EPA Lays Out Public-Private Partnership Plan to Secure Water Supply and Treatment Sector

From: Infosecurity-Magazine

EPA opts out of further regulation to protect critical infrastructure.

As the recent e. Coli scare in Portland, Ore., indicates, access to clean drinking water is a basic necessity for avoiding disease and allowing society to function unhindered by the need to, say, boil one’s bathwater for at least one minute every evening. The US Environmental Protection Agency (EPA) is now striving to implement the Cybersecurity Framework as part of a public-private effort to lock down the systems in the water and wastewater systems sector.

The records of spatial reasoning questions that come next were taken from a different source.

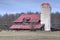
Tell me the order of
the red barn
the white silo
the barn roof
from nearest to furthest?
the white silo, the red barn, the barn roof

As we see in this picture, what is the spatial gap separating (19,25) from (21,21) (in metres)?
2.02

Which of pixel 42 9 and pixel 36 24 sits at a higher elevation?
pixel 42 9

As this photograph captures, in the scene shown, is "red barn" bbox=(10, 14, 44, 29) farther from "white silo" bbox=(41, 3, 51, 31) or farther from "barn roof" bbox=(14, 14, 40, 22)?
"white silo" bbox=(41, 3, 51, 31)

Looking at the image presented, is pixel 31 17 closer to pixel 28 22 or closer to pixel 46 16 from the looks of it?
pixel 28 22

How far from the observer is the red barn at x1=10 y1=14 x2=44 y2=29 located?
78.0 m

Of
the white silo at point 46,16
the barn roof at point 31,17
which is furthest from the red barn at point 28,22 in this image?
the white silo at point 46,16

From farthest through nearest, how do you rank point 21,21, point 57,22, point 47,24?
point 57,22, point 21,21, point 47,24

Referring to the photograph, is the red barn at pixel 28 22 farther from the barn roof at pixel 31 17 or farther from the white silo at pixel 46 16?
the white silo at pixel 46 16

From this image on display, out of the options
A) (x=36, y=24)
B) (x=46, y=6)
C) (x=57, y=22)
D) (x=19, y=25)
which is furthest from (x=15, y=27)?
(x=57, y=22)

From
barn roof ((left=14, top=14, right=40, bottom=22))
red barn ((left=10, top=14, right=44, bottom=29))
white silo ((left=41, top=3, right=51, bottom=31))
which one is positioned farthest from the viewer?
barn roof ((left=14, top=14, right=40, bottom=22))

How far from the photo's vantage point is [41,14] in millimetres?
77875

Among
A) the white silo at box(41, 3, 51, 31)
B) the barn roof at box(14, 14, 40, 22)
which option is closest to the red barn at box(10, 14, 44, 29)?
the barn roof at box(14, 14, 40, 22)

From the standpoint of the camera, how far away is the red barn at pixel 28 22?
7796cm

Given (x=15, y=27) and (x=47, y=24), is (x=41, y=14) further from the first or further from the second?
(x=15, y=27)
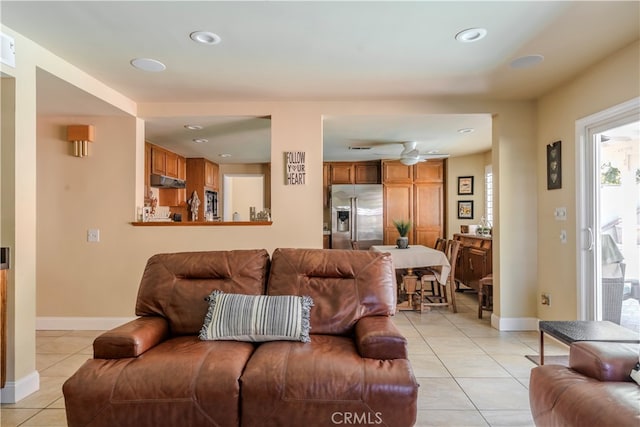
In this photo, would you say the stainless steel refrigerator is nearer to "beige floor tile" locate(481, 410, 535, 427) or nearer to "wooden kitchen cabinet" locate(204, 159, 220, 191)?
"wooden kitchen cabinet" locate(204, 159, 220, 191)

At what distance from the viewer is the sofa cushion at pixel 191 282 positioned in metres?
2.19

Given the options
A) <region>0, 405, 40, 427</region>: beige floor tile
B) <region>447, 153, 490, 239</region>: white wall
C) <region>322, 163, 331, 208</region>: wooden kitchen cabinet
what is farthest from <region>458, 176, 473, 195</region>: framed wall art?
<region>0, 405, 40, 427</region>: beige floor tile

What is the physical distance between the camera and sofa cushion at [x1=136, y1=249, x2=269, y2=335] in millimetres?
2193

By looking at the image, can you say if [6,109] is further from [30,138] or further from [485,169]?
[485,169]

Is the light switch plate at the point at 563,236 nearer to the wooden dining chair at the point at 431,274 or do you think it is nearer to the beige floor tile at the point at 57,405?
the wooden dining chair at the point at 431,274

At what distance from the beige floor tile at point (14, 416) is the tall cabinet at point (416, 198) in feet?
18.3

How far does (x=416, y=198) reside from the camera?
686 centimetres

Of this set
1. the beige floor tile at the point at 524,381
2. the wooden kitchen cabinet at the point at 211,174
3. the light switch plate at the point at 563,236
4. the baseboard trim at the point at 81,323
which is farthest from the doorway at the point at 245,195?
the beige floor tile at the point at 524,381

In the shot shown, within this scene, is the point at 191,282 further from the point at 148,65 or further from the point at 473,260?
the point at 473,260

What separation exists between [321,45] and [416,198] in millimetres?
4791

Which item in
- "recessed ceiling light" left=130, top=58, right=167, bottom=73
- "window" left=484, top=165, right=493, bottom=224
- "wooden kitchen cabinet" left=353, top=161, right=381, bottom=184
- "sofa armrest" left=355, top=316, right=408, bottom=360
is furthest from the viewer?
"wooden kitchen cabinet" left=353, top=161, right=381, bottom=184

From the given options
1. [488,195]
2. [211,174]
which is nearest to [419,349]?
[488,195]

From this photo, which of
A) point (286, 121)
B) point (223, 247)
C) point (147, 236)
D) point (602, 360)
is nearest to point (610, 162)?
point (602, 360)

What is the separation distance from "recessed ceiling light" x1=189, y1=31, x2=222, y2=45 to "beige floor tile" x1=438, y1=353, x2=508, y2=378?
2.98 m
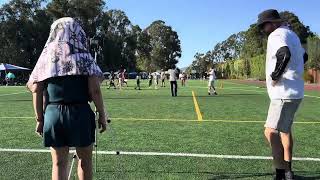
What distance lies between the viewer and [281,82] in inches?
241

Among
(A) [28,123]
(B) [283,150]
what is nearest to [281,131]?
(B) [283,150]

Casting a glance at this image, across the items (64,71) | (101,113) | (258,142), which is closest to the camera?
(64,71)

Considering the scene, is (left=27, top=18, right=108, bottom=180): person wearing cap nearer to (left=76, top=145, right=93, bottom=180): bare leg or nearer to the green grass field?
(left=76, top=145, right=93, bottom=180): bare leg

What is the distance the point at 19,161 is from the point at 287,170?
3.81m

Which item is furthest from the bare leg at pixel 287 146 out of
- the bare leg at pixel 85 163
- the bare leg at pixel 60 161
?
the bare leg at pixel 60 161

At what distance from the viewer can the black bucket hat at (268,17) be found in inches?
244

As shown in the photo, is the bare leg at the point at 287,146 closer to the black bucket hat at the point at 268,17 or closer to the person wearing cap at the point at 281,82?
the person wearing cap at the point at 281,82

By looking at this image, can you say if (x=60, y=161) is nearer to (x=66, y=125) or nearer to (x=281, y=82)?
(x=66, y=125)

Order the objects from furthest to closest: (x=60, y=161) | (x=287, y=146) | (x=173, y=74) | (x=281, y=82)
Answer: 1. (x=173, y=74)
2. (x=287, y=146)
3. (x=281, y=82)
4. (x=60, y=161)

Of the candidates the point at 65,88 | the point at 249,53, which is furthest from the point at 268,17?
the point at 249,53

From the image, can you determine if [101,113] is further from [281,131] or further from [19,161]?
[19,161]

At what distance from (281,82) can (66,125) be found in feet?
9.17

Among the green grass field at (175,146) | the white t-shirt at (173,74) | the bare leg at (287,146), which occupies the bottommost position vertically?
the green grass field at (175,146)

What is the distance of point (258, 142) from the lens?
9.80 metres
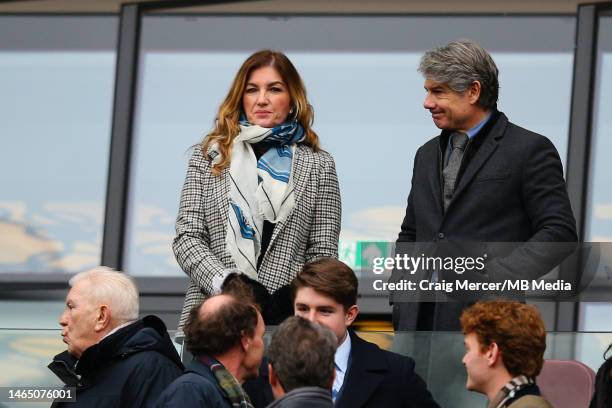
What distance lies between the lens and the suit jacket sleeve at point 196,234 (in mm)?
6609

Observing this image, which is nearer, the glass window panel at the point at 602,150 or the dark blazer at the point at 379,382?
the dark blazer at the point at 379,382

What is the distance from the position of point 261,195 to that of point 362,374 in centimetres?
103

The stakes are of course massive: the sector comprises approximately 155,000 public water systems that serve drinking water to more than 300 million people, and approximately 16,500 publicly owned treatment works that treat wastewater from more than 227 million people and certain industrial facilities. The EPA is tasked with ensuring these works provide drinking water that meets all applicable state and federal regulations in sufficient quantity to serve all customers with an uninterrupted supply and at sufficient pressures and flows for fire suppression; and with making sure that wastewater is transported to a facility where it is treated to meet all local, state and federal standards prior to discharge to the environment.

For decades, water and wastewater facilities have used industrial control systems and electronic networks to varying degrees to monitor and control surface-water intakes, groundwater wells, sewage collection, water and sewage treatment, distribution systems, effluent discharge and other processes. That in turn makes for a large attack surface for cyber-terrorists.